DOCUMENT —
Transitioning into the field of Data Science would be extremely challenging, and will involve a major shift in your thought process. It will also require regular learning and exploring.
As the field is continuously evolving, there is constant pressure to keep up with the new innovations and being up to date with the upcoming technology. I don’t want to scare you away from this exhilarating journey but want you to have a realistic overview of what you are getting into. At times, all this can be very frustrating, nevertheless, once things start to work out, the rewards are plentiful. Apart from all of the above, the very first question that you should be asking yourself is, if you are genuinely interested in the field? This probably sounds like the first year of your PhDs, when you had to choose a topic in which you were genuinely interested and that’s quite right, we all did that and have been successful to varying degrees in our scientific endeavors only because we chose a topic which was genuinely interesting to us. Similarly, to be a successful Data Scientist one has to understand the nature of the field in-depth and develop a strong and sustainable interest, which would drive you in future to be successful in the field of Data Science.
A good way to figure out if you are really going to like Data Science is by trying it out. Give yourself some time, get your hands dirty and then decide if this appeals to you. There is an immense amount of online material and toolkits available to practice and learn Data Science tools and techniques. These can help to develop your skills very well, but it is equally possible to get lost in the process and not be able to achieve the aims you set for yourself. So, in order to use these resources in a productive manner, it is good to have a plan. I am here to discuss that very plan which I had followed and you can also follow to develop your skills as a Data Scientist.
Expanding your skills
While training for your advanced degree, you develop a lot of soft skills in the field of data analysis and problem-solving which can be valuable to a Data Scientist. These skills range from identifying a problem, making a workable strategy for solving the problem, to comprehending huge amounts of information and connecting sparse information to present an interesting story. Alongside you also develop interpersonal and leadership skills as well as strong expertise in communication. In order to be a Data Scientist however, you really need to leverage this plethora of expertise that you have and build upon some very essential tools and techniques like Programming, Statistics and Machine Learning.

Records of scene-based questions —
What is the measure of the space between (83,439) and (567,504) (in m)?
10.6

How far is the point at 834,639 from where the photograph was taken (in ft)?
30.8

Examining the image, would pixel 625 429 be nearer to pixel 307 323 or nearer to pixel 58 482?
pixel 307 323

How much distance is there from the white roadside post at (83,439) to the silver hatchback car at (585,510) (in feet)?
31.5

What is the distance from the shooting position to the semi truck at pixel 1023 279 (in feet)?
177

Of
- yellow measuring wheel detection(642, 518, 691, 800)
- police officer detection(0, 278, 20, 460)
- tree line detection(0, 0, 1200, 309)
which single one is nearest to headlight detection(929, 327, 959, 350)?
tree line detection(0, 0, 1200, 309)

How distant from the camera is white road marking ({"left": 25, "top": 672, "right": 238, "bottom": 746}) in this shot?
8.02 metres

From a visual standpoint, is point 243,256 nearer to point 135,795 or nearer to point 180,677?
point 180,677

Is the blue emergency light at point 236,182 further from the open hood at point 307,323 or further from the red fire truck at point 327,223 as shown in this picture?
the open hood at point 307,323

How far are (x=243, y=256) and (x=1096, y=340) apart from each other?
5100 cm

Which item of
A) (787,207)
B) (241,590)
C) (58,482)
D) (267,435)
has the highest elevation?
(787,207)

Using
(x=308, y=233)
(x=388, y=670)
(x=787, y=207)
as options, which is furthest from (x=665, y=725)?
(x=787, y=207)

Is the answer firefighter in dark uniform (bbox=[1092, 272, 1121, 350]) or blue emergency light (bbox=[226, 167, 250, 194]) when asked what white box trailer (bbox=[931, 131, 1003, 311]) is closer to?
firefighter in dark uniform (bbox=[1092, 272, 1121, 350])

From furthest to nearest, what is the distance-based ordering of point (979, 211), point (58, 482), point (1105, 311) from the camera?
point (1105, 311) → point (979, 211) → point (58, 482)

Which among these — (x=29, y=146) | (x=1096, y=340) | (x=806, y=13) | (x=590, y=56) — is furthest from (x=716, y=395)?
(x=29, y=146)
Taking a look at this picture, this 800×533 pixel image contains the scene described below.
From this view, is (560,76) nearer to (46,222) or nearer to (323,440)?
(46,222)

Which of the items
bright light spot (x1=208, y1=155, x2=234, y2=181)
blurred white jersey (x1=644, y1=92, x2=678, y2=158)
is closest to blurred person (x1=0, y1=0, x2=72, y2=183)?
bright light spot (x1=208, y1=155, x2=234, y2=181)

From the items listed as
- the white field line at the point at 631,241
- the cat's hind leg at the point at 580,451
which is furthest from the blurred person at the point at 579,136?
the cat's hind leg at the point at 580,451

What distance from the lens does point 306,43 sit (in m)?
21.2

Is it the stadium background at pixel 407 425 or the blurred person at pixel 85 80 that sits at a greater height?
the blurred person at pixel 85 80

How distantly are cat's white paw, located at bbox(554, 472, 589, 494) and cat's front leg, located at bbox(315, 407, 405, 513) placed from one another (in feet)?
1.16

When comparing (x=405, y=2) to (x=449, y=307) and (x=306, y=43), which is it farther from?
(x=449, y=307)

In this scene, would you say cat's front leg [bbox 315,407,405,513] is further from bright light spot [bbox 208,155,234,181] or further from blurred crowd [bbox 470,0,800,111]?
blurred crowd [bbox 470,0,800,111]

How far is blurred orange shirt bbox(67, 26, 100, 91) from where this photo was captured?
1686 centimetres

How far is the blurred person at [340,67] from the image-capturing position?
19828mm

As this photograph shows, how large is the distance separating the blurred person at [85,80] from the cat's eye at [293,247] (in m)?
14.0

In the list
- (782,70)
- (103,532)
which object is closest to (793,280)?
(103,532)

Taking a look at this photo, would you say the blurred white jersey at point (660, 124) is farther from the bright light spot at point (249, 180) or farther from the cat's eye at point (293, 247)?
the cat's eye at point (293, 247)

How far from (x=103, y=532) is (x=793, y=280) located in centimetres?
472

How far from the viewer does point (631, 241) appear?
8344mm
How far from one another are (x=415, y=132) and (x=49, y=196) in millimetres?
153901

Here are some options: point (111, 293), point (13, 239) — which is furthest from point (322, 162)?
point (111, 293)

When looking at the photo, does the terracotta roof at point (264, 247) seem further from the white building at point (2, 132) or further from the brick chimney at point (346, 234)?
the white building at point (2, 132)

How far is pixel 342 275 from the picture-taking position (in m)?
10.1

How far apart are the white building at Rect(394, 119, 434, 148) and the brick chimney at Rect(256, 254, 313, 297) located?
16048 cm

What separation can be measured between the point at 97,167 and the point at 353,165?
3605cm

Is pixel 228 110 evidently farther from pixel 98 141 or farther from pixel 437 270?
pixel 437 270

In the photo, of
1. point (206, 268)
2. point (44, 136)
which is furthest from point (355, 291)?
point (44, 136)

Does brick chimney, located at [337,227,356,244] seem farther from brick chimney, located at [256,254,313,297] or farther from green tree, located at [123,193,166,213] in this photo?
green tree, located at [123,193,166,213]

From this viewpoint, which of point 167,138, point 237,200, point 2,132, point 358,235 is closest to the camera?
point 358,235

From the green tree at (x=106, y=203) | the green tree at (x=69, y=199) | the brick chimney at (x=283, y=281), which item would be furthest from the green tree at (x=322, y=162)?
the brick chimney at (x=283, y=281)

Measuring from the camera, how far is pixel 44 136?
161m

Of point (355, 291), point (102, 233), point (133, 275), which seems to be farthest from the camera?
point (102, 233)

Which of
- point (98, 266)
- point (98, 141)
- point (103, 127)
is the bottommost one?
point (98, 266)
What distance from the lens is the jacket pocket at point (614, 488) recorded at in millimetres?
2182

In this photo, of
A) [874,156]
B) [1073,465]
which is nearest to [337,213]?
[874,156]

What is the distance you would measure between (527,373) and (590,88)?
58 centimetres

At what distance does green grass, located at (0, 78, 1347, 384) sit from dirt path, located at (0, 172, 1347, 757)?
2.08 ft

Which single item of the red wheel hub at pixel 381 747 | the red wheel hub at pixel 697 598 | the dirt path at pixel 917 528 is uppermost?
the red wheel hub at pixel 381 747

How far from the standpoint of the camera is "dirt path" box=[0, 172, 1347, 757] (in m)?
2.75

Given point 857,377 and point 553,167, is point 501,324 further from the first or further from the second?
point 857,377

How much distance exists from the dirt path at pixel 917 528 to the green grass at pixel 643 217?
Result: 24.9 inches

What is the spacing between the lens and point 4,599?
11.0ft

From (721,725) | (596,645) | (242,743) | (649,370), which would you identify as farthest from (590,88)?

EXERCISE SET —
- A) In the text on moving into Data Science, what is described as a good way to find out whether you will really like the field?
- B) List every tool or technique that the Data Science career text names as essential to build upon.
- C) Carry on with the Data Science career text from its last sentence.

TASK-BY-TASK ANSWERS —
- A) Trying it out.

- B) Programming, Statistics, Machine Learning

- C)
Developing Programming skills
Every data scientist needs to have a go-to language which they can use for everything they want to do. This can either be R, Python or even SAS. The first step would be to choose the language that you would like to learn. You can make a decision depending on various factors like your familiarity with any of these languages, ease of learning for newbies, domain-specific job scenario, data handling capabilities and machine learning and deep learning support. Once you have decided which language you want to learn, start by taking some introductory online courses from Datacamp, Dataquest, edx, Udemy, etc for the language of your choice. Next step would be to make yourself feel more comfortable with the platform and move onto some intermediate and advanced level courses for programming.
Other than your go-to language it is always good to have some familiarity with other commonly used platforms. It would be nice to have some understanding of how SQL queries are run, how to use Git, how you can do some basic data visualizations like plotting a bar chart or scatter plot and some understanding of databases. It is crucial that you have a Github account to gain visibility and show off some of the code you have written. This list can vary with different domains. One should look into the specific requirements and try to hone themselves accordingly.
At this stage you should be able to handle different types of data through data mining, perform some basic steps towards data cleaning and data wrangling with a sample dataset. You should try these out to do some very basic things like importing different types of datasets, removing/replacing missing values, merging some datasets and try to answer some very basic questions like what are the top three most prevalent data points.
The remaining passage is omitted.